Russian writer and poet (1841–1894)

Alexey Fyodorovich Ivanov (Алексей Фёдорович Иванов, 14 February 1841, Saint Petersburg, Russian Empire – 15 January 1894, Saint Petersburg) was a Russian writer and poet, better known under his pen name Ivanov-Classic (Иванов-Классик).

Having debuted as a published author in 1861 (Peterburgsky Vestnik, "On the Death of Nikitin"), Ivanov was spotted by Vasily Kurochkin who invited him to become a major contributor to the Iskra magazine.

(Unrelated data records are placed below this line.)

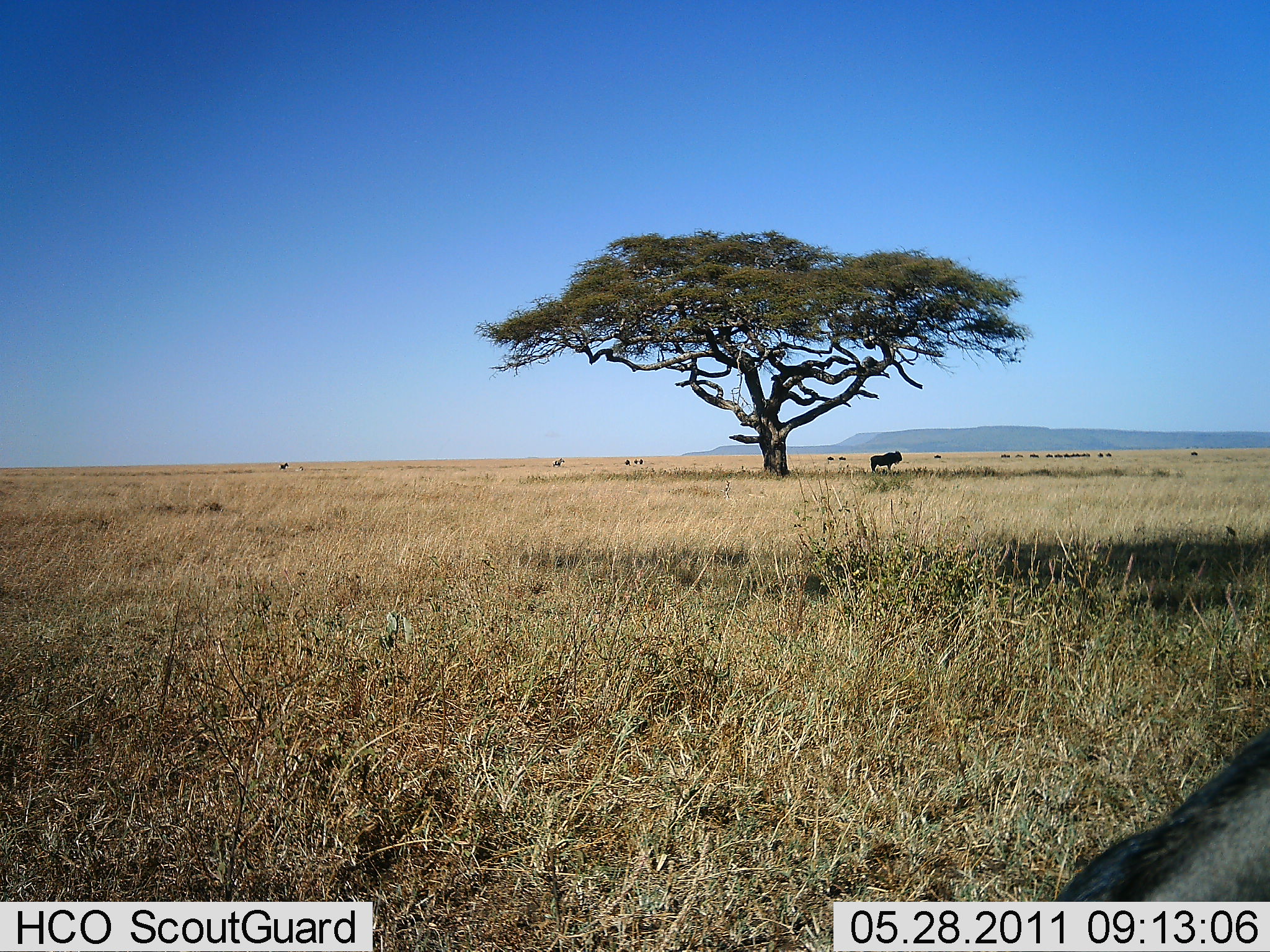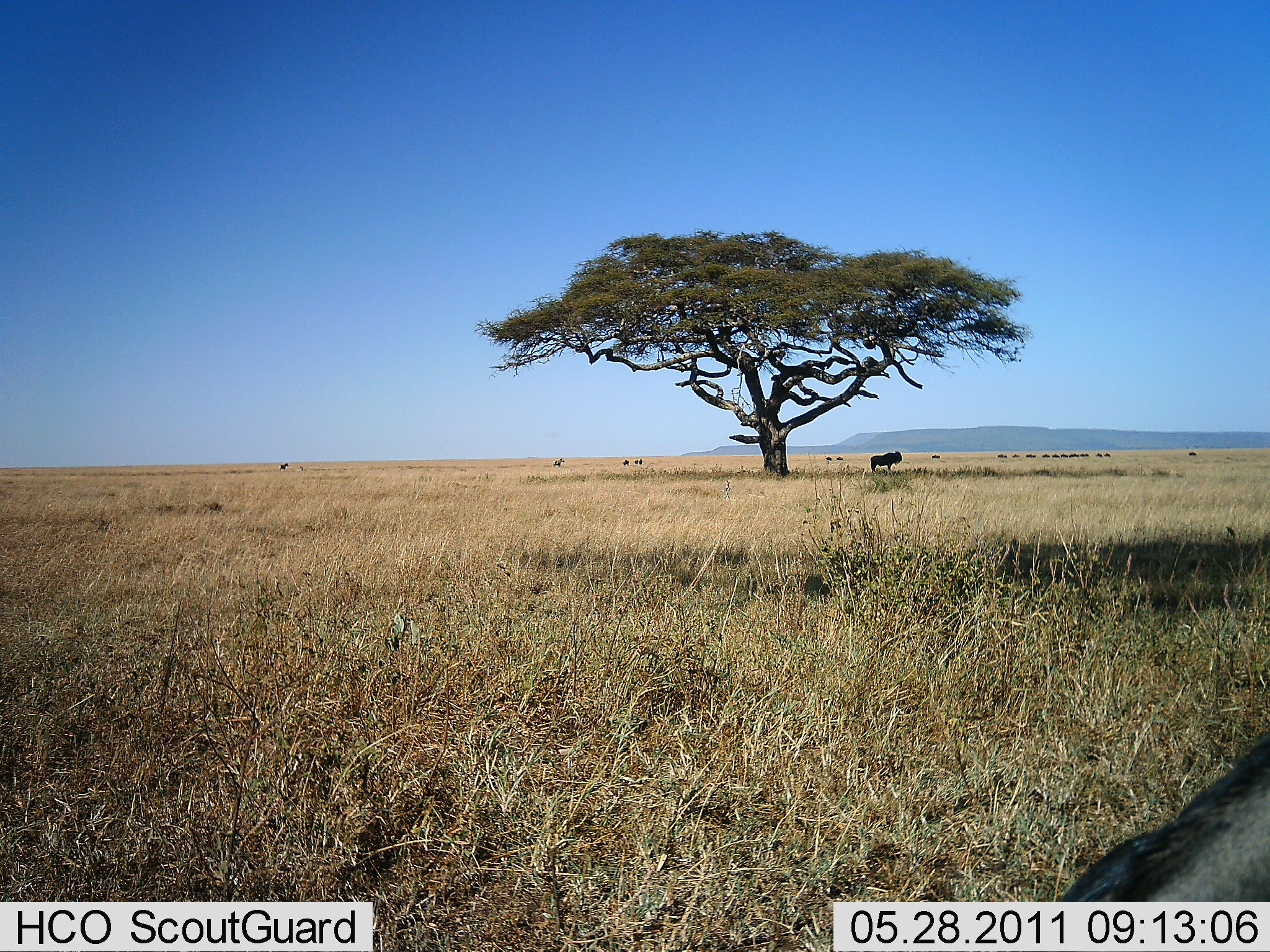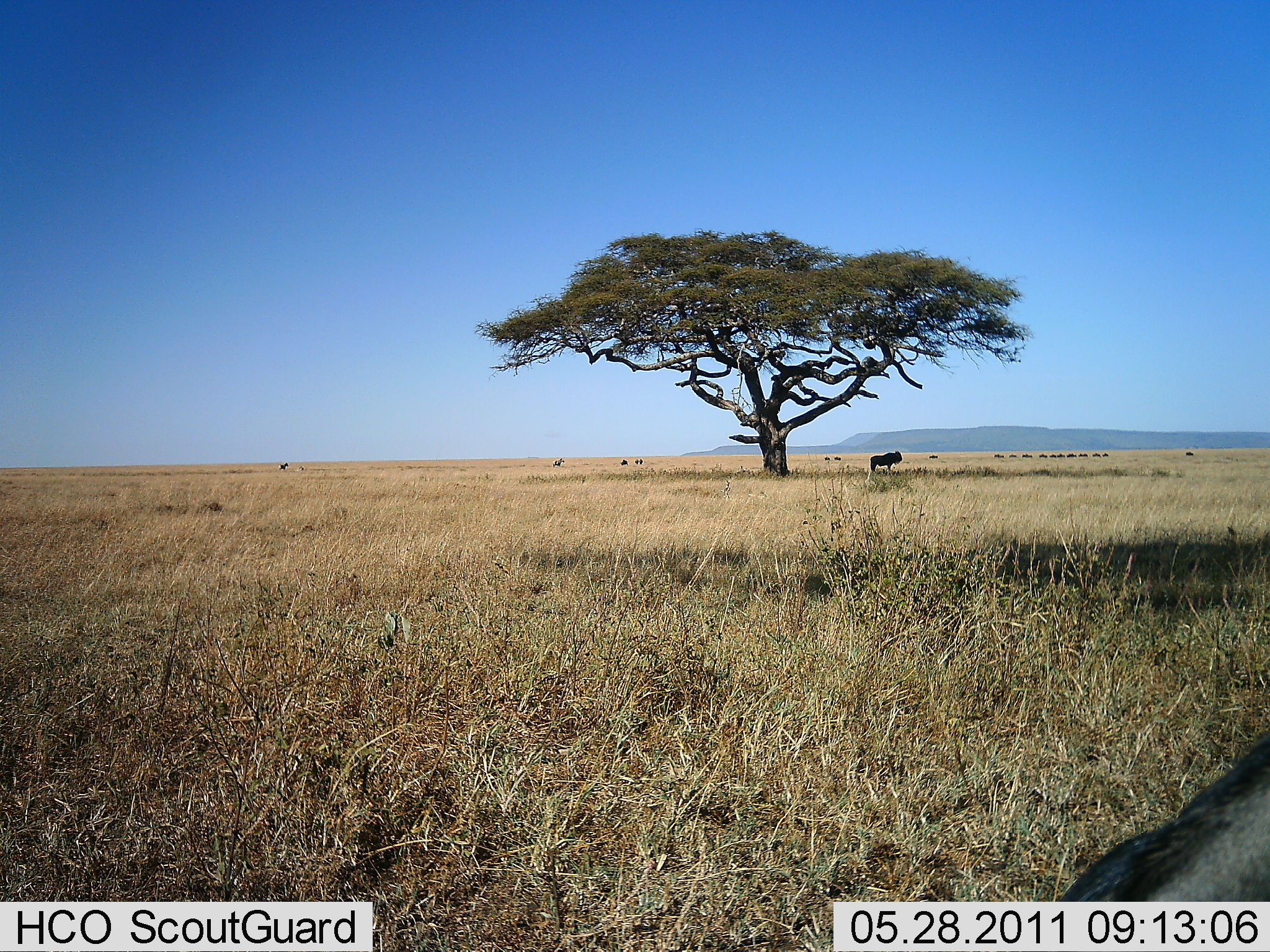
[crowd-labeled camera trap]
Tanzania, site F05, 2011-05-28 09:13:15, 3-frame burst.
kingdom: Animalia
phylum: Chordata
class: Mammalia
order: Artiodactyla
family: Bovidae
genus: Connochaetes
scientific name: Connochaetes taurinus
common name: blue wildebeest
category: wildebeest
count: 11-50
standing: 86%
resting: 0%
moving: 29%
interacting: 0%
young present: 0%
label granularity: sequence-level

It was there (as well as in Delo, Zanoza, Budilnik, Oskolki and Vsemirnaya Illyustratsia) that his numerous poems (he preferred to refer to them as 'songs') were published to make their author one of the best-known masters of humorous and satirical verse of his time in Russia. Many of them were collected in the books Pesni Klassika (The Classic's Songs, 1873), Na rassvete (At Dawn, 1882), Stikhotvoreniya (Poems, 1891). He also authored the short novel Besputnye deti (Wayward Children, 1874), as well as Vesyoly poputchik (Jolly Companion, 1889), a compilation of travel sketches and stories he wrote during his numerous journeys, to Austria, Italy, Germany, as well over Siberia, Ukraine and Caucasus.